▶ **Given problem**
Please quote the listing below word for word, beginning at the line that contains "Looking at the choices" and continuing through the end of the listing.

Spatial relation data
- - - - -

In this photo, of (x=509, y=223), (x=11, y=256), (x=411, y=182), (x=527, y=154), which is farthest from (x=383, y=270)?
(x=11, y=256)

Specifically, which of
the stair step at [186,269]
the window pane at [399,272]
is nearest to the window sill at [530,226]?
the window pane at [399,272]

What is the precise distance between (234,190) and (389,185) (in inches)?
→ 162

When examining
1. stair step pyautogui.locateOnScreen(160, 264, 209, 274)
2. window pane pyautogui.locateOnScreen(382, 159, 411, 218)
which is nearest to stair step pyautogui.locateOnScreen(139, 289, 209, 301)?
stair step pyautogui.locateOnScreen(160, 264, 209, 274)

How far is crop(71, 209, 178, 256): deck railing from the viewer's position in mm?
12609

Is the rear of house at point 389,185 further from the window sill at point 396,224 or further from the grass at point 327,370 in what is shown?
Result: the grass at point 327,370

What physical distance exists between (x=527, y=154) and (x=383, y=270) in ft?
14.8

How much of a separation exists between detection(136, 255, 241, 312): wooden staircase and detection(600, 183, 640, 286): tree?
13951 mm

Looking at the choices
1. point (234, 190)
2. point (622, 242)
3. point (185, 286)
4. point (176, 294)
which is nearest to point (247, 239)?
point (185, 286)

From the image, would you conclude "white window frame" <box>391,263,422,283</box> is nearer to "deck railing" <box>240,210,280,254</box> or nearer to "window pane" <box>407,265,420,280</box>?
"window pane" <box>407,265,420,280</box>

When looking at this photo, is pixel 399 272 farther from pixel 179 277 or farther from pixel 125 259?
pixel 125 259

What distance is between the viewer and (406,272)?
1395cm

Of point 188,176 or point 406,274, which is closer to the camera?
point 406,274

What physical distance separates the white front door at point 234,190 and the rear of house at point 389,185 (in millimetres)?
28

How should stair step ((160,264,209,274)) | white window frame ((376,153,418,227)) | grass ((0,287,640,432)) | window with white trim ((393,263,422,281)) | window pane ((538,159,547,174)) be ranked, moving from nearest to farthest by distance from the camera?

- - - - -

▶ **Written solution**
Looking at the choices
1. point (234, 190)
2. point (622, 242)
3. point (185, 286)
4. point (176, 294)
which is nearest to point (247, 239)?
point (185, 286)

From the image, would you conclude "white window frame" <box>391,263,422,283</box> is nearer to "deck railing" <box>240,210,280,254</box> or nearer to "window pane" <box>407,265,420,280</box>?
"window pane" <box>407,265,420,280</box>

When looking at this photo, is pixel 399 272 farther from pixel 179 277 or farther from pixel 125 259?
pixel 125 259

What distance is between the viewer and (406,272)?
1395cm

Of point 188,176 or point 406,274, which is closer to the camera?
point 406,274

What physical distance separates the white front door at point 234,190 and the rear of house at point 389,185 (in millimetres)?
28

How should stair step ((160,264,209,274)) | white window frame ((376,153,418,227)) | grass ((0,287,640,432)) | window with white trim ((393,263,422,281)) | window pane ((538,159,547,174)) be ranked, moving from nearest to farthest by distance from the camera?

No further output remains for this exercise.